TASK ITEM: Output the first line below and each one after it, exactly, up to and including the line holding "Pattern Tile Seamless". Pictures should not be copied.

DATA FOR PROCESSING:
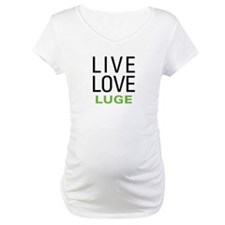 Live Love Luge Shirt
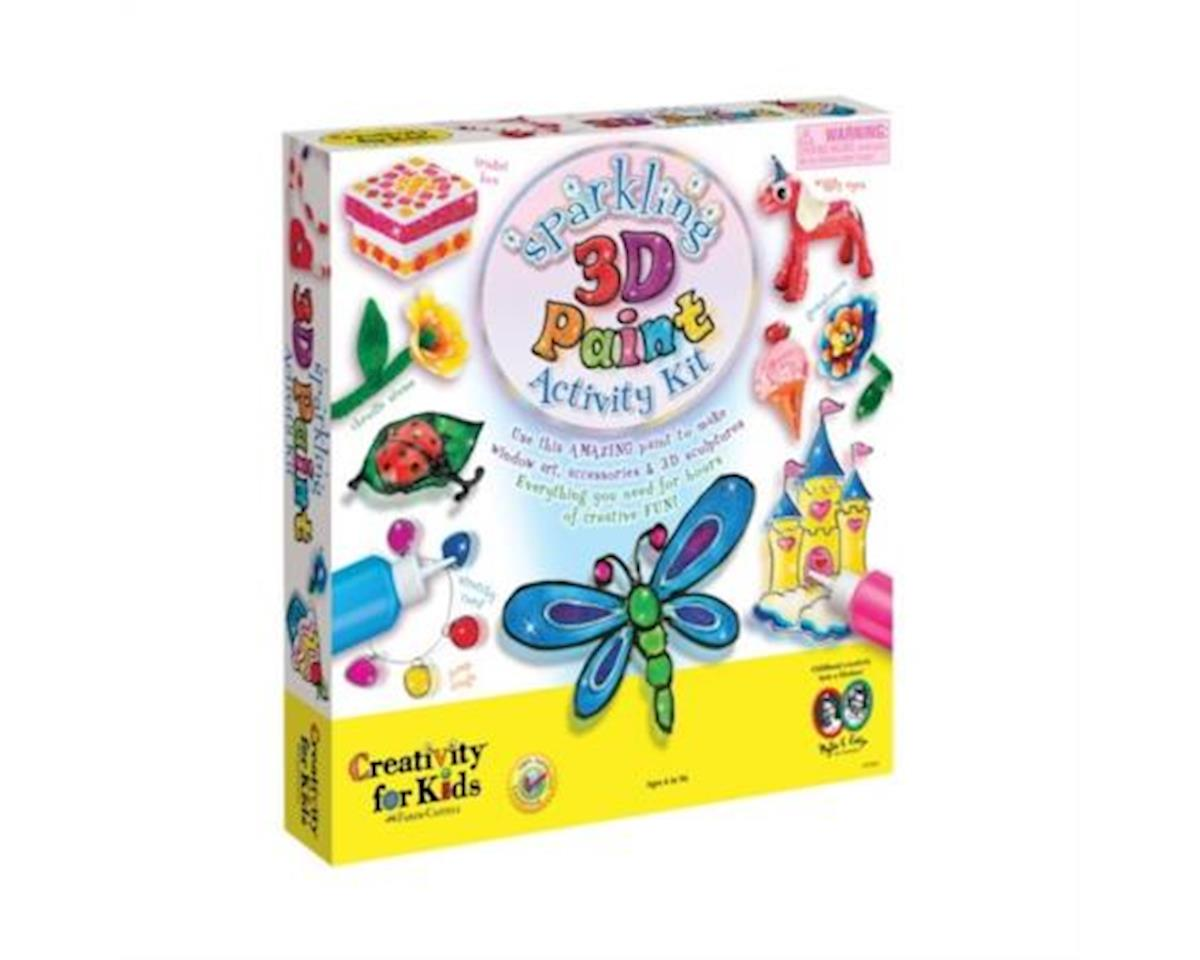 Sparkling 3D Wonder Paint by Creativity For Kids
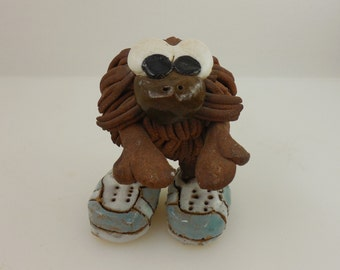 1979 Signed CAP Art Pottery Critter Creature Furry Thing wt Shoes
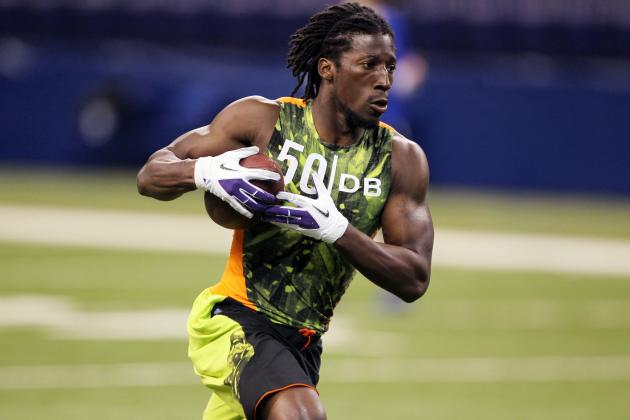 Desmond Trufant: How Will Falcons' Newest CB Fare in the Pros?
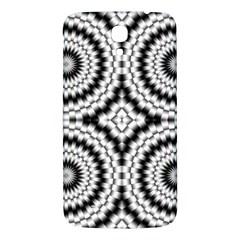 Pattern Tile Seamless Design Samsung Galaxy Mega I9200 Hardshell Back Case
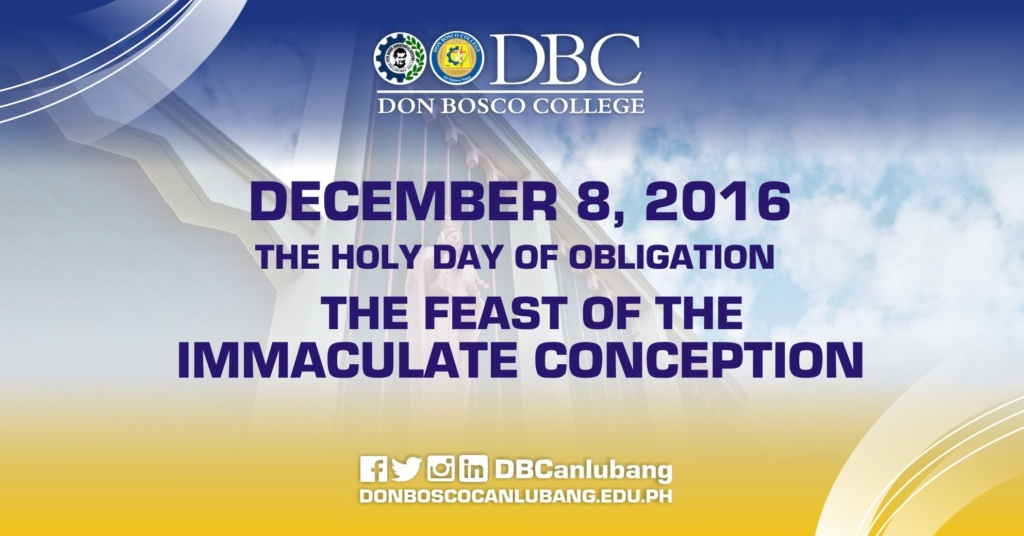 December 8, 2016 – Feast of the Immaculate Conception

OUTPUT OF THE EXERCISE:
 Live Love Luge Shirt
 Sparkling 3D Wonder Paint by Creativity For Kids
 1979 Signed CAP Art Pottery Critter Creature Furry Thing wt Shoes
 Desmond Trufant: How Will Falcons' Newest CB Fare in the Pros?
 Pattern Tile Seamless Design Samsung Galaxy Mega I9200 Hardshell Back Case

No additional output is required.